J'avais déjà introduit le code de validation à la place du mot de passe.  En vain.
Merci des conseils. Je ne renonce donc pas et recommencerai mes recherches et manipulations cet après-midi.


----------



## pascalformac (25 Juin 2010)

sur un autre compte du mac
comme ca t'es tranquille

il est AUSSI possible que ce code se perime
en ce cas t'en redemandes
(via session 2)


----------



## Jean40 (25 Juin 2010)

Je viens de demander un nouveau code d'activation que j'ai introduit aussitôt dans la fenêtre prévue à cet effet et j'ai ainsi récupéré mon compte (après introduction d'un nouveau mot de passe). Ouf ! Merci à Nellie, pascalformac, alan63 et les autres qui m'ont secondé là-dedans.
Pour votre information, cette "désactivation" résulte effectivement d'un piratage de mon adresse et de mon carnet d'adresse.

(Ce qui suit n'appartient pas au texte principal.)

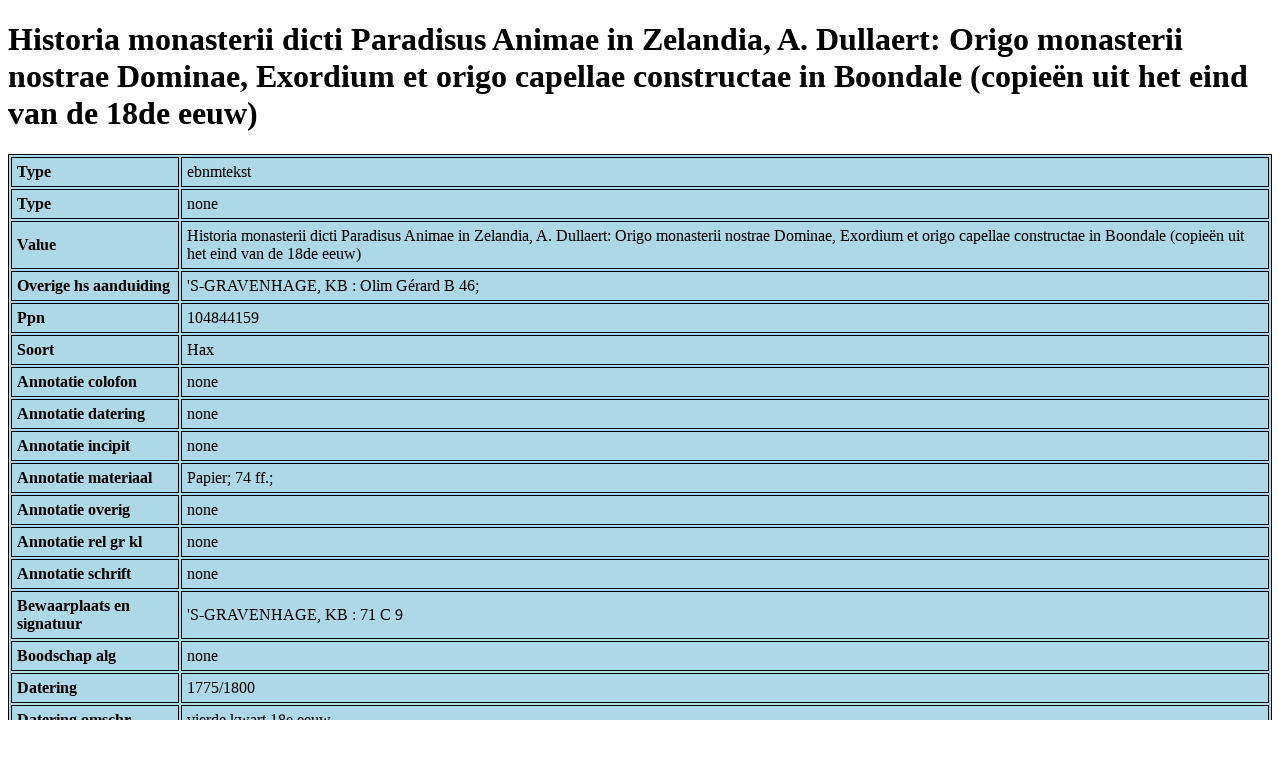

--- FILE ---
content_type: text/html; charset=UTF-8
request_url: https://bnm-i.huygens.knaw.nl/api/domain/ebnmteksten/TEXT000000005531
body_size: 1461
content:
<!DOCTYPE html>
<html>
<head>
<meta charset="UTF-8">
<link rel="stylesheet" type="text/css" href="https://bnm-i.huygens.knaw.nl/api/static/css/static-html.css"/>
<base href="https://bnm-i.huygens.knaw.nl/api/domain/">
<title>Historia monasterii dicti Paradisus Animae in Zelandia, A. Dullaert: Origo monasterii nostrae Dominae, Exordium et origo capellae constructae in Boondale (copie&euml;n uit het eind van de 18de eeuw)</title>
</head>
<body>
<h1>Historia monasterii dicti Paradisus Animae in Zelandia, A. Dullaert: Origo monasterii nostrae Dominae, Exordium et origo capellae constructae in Boondale (copie&euml;n uit het eind van de 18de eeuw)</h1><table>
<tr><th>Type</th><td>ebnmtekst</td></tr>
<tr><th>Type</th><td>none</td></tr>
<tr><th>Value</th><td>Historia monasterii dicti Paradisus Animae in Zelandia, A. Dullaert: Origo monasterii nostrae Dominae, Exordium et origo capellae constructae in Boondale (copie&euml;n uit het eind van de 18de eeuw)</td></tr>
<tr><th>Overige  hs  aanduiding</th><td>'S-GRAVENHAGE, KB : Olim G&eacute;rard B 46;<br>
</td></tr>
<tr><th>Ppn</th><td>104844159</td></tr>
<tr><th>Soort</th><td>Hax</td></tr>
<tr><th>Annotatie  colofon</th><td>none</td></tr>
<tr><th>Annotatie  datering</th><td>none</td></tr>
<tr><th>Annotatie  incipit</th><td>none</td></tr>
<tr><th>Annotatie  materiaal</th><td>Papier; 74 ff.;<br>
</td></tr>
<tr><th>Annotatie  overig</th><td>none</td></tr>
<tr><th>Annotatie  rel   gr  kl</th><td>none</td></tr>
<tr><th>Annotatie  schrift</th><td>none</td></tr>
<tr><th>Bewaarplaats  en  signatuur</th><td>'S-GRAVENHAGE, KB : 71 C 9</td></tr>
<tr><th>Boodschap  alg</th><td>none</td></tr>
<tr><th>Datering</th><td>1775/1800</td></tr>
<tr><th>Datering  omschr</th><td>vierde kwart 18e eeuw</td></tr>
<tr><th>Landcode</th><td>none</td></tr>
<tr><th>Layout  code</th><td>none</td></tr>
<tr><th>Signalementcode</th><td>none</td></tr>
<tr><th>Sleutelw  incipit</th><td>none</td></tr>
<tr><th>Titel</th><td>none</td></tr>
<tr><th>Titel  hs  inc  form</th><td>none</td></tr>
<tr><th>Links</th><td>none</td></tr>
<tr><th>Code Id</th><td>none</td></tr>
<tr><th>Id</th><td>TEXT000000005531</td></tr>
<tr><th>Rev</th><td>1</td></tr>
<tr><th>Created</th><td><table>
<tr><th>Time Stamp</th><td> 1424335062298</td></tr>
<tr><th>User Id</th><td>importer</td></tr>
<tr><th>Vre Id</th><td>ebnm</td></tr>
</table></td></tr>
<tr><th>Modified</th><td><table>
<tr><th>Time Stamp</th><td> 1424335062298</td></tr>
<tr><th>User Id</th><td>importer</td></tr>
<tr><th>Vre Id</th><td>ebnm</td></tr>
</table></td></tr>
<tr><th>Pid</th><td>http://hdl.handle.net/11240/f9417efa-b29f-4721-add1-9b7f1e70d3c8</td></tr>
<tr><th>Deleted</th><td>no</td></tr>
<tr><th>Relation Count</th><td> 5</td></tr>
<tr><th>Properties</th><td><table>
</table></td></tr>
<tr><th>Relations</th><td><table>
<tr><th>Text  part  of</th><td><table>
<tr><th>Type</th><td>ebnmtekstdrager</td></tr>
<tr><th>Id</th><td>TDRA000000006781</td></tr>
<tr><th>Path</th><td><a href="ebnmtekstdragers/TDRA000000006781">domain/ebnmtekstdragers/TDRA000000006781</a></td></tr>
<tr><th>Display Name</th><td>'S-GRAVENHAGE, KB : 71 C 9</td></tr>
<tr><th>Relation Id</th><td>RELA000000248005</td></tr>
<tr><th>Accepted</th><td>yes</td></tr>
<tr><th>Rev</th><td> 1</td></tr>
<tr><th>Pre Text</th><td>none</td></tr>
<tr><th>Post Text</th><td>none</td></tr>
<tr><th>Ref Type</th><td>ebnmtekstdrager</td></tr>
<tr><th>Relation Type Id</th><td>RELT000000000022</td></tr>
<tr><th>Order</th><td> 0</td></tr>
</table>
</td></tr>
<tr><th>Text  has  categorie</th><td><table>
<tr><th>Type</th><td>ebnmlexicon</td></tr>
<tr><th>Id</th><td>LEXI000000007648</td></tr>
<tr><th>Path</th><td><a href="ebnmlexicons/LEXI000000007648">domain/ebnmlexicons/LEXI000000007648</a></td></tr>
<tr><th>Display Name</th><td>kloosterkronieken</td></tr>
<tr><th>Relation Id</th><td>RELA000000248008</td></tr>
<tr><th>Accepted</th><td>yes</td></tr>
<tr><th>Rev</th><td> 1</td></tr>
<tr><th>Pre Text</th><td>none</td></tr>
<tr><th>Post Text</th><td>none</td></tr>
<tr><th>Ref Type</th><td>ebnmlexicon_tekst</td></tr>
<tr><th>Relation Type Id</th><td>RELT000000000027</td></tr>
<tr><th>Order</th><td> 0</td></tr>
</table>
</td></tr>
<tr><th>Text  has  doc</th><td><table>
<tr><th>Type</th><td>ebnmdocumentatie</td></tr>
<tr><th>Id</th><td>DOCU000000003576</td></tr>
<tr><th>Path</th><td><a href="ebnmdocumentatie/DOCU000000003576">domain/ebnmdocumentatie/DOCU000000003576</a></td></tr>
<tr><th>Display Name</th><td>Brugmans 1922</td></tr>
<tr><th>Relation Id</th><td>RELA000000248006</td></tr>
<tr><th>Accepted</th><td>yes</td></tr>
<tr><th>Rev</th><td> 1</td></tr>
<tr><th>Pre Text</th><td>none</td></tr>
<tr><th>Post Text</th><td>, nr.854; </td></tr>
<tr><th>Ref Type</th><td>ebnmdocumentatie</td></tr>
<tr><th>Relation Type Id</th><td>RELT000000000024</td></tr>
<tr><th>Order</th><td> 0</td></tr>
</table>
<table>
<tr><th>Type</th><td>ebnmdocumentatie</td></tr>
<tr><th>Id</th><td>DOCU000000000375</td></tr>
<tr><th>Path</th><td><a href="ebnmdocumentatie/DOCU000000000375">domain/ebnmdocumentatie/DOCU000000000375</a></td></tr>
<tr><th>Display Name</th><td>P&auml;cht (e.a.) 1983-1990</td></tr>
<tr><th>Relation Id</th><td>RELA000000248007</td></tr>
<tr><th>Accepted</th><td>yes</td></tr>
<tr><th>Rev</th><td> 1</td></tr>
<tr><th>Pre Text</th><td>none</td></tr>
<tr><th>Post Text</th><td>, dl.2, p.114; Inventaris van de handschriften van de Koninklijke Bibliotheek, dl.II (1993), p.21.</td></tr>
<tr><th>Ref Type</th><td>ebnmdocumentatie</td></tr>
<tr><th>Relation Type Id</th><td>RELT000000000024</td></tr>
<tr><th>Order</th><td> 1</td></tr>
</table>
</td></tr>
<tr><th>Text  has  language</th><td><table>
<tr><th>Type</th><td>ebnmtaal</td></tr>
<tr><th>Id</th><td>TAAL000000000028</td></tr>
<tr><th>Path</th><td><a href="ebnmtalen/TAAL000000000028">domain/ebnmtalen/TAAL000000000028</a></td></tr>
<tr><th>Display Name</th><td>Latijn</td></tr>
<tr><th>Relation Id</th><td>RELA000000417578</td></tr>
<tr><th>Accepted</th><td>yes</td></tr>
<tr><th>Rev</th><td> 1</td></tr>
<tr><th>Pre Text</th><td>none</td></tr>
<tr><th>Post Text</th><td>none</td></tr>
<tr><th>Ref Type</th><td>ebnmtaal</td></tr>
<tr><th>Relation Type Id</th><td>RELT000000000023</td></tr>
<tr><th>Order</th><td> 0</td></tr>
</table>
</td></tr>
</table></td></tr>
<tr><th>Annotatie  inhoud</th><td>Historia monasterii dicti Paradisus Animae in Zelandia, A. Dullaert: Origo monasterii nostrae Dominae, Exordium et origo capellae constructae in Boondale (copie&euml;n uit het eind van de 18de eeuw);<br>
</td></tr>
<tr><th>Label</th><td>Historia monasterii dicti Paradisus Animae in Zelandia, A. Dullaert: Origo monasterii nostrae Dominae, Exordium et origo capellae constructae in Boondale (copie&euml;n uit het eind van de 18de eeuw)</td></tr>
<tr><th>Paginas</th><td></td></tr>
<tr><th>Variation Refs</th><td><a href="teksten/TEXT000000005531">teksten</a><br/><a href="ebnmteksten/TEXT000000005531">ebnmteksten</a><br/></td></tr>
</table>
</body>
</html>
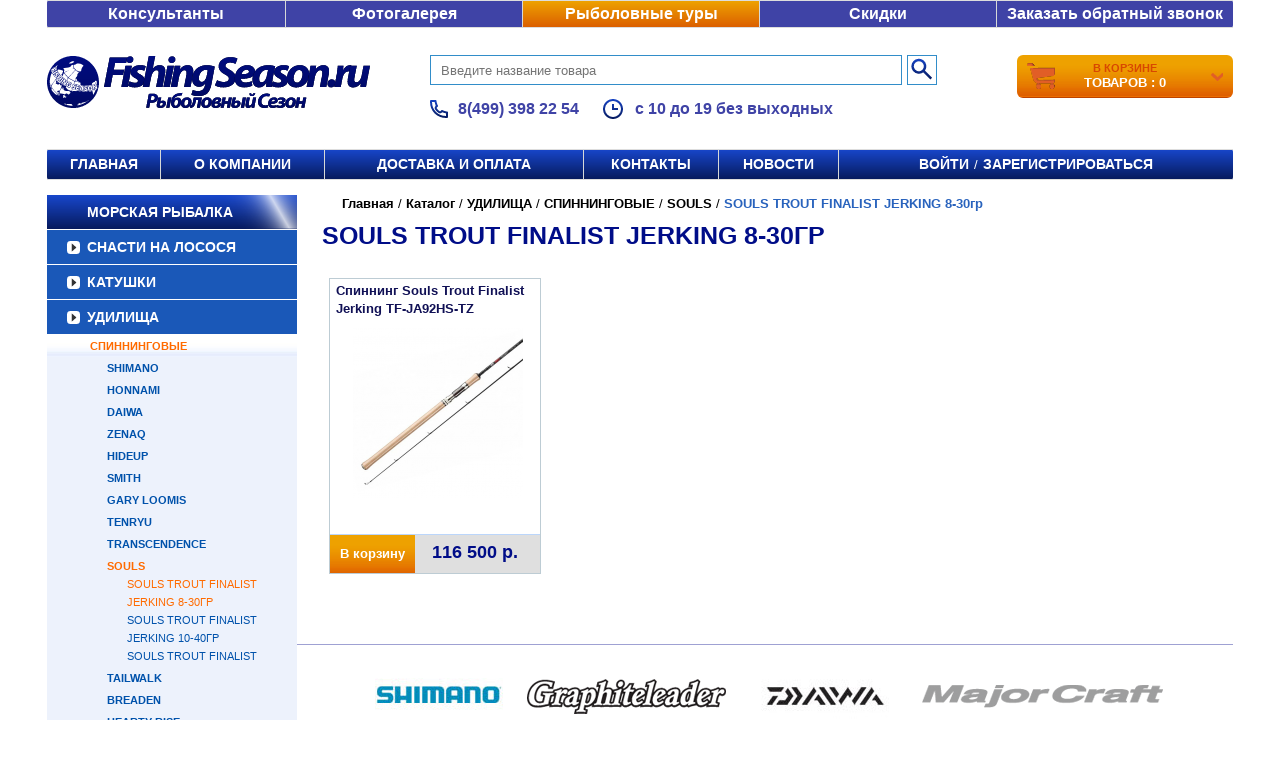

--- FILE ---
content_type: image/svg+xml
request_url: https://shok-lider.ru/images/img/list-img.svg
body_size: 54
content:
<svg width="11" height="11" fill="none" xmlns="http://www.w3.org/2000/svg"><rect width="11" height="11" rx="3" fill="#fff"/><path d="M8 5.5L4 9V2l4 3.5z" fill="#333"/></svg>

Un de mes correspondants a en effet réagi assez vivement, après avoir reçu une pub envoyée en mon nom pour une sorte de Viagra !


----------



## pascalformac (25 Juin 2010)

reste à savoir si le fameux email etait VRAIMENT parti de ton compte

Pas sûr DU TOUT
J'ai moi même regulierement des spams " pretendument" envoyés par...
moi

et une analyse rapide permet de voir que non

c'est une chose déjà abordée dans divers sujets sur les spams
ne PAS se fier à l'adresse expeditrice apparente


----------



## nellie (25 Juin 2010)

Voilà, c'est ce qu'il fallait faire : demander un nouveau code de réactivation, parce que ce code n'est valable que 24 h (d'après ce que j'ai lu ça et là sur les forums, par des gens ayant eu ce problème...) Il faut réagir vite, si on attend trop ça marche pas...


----------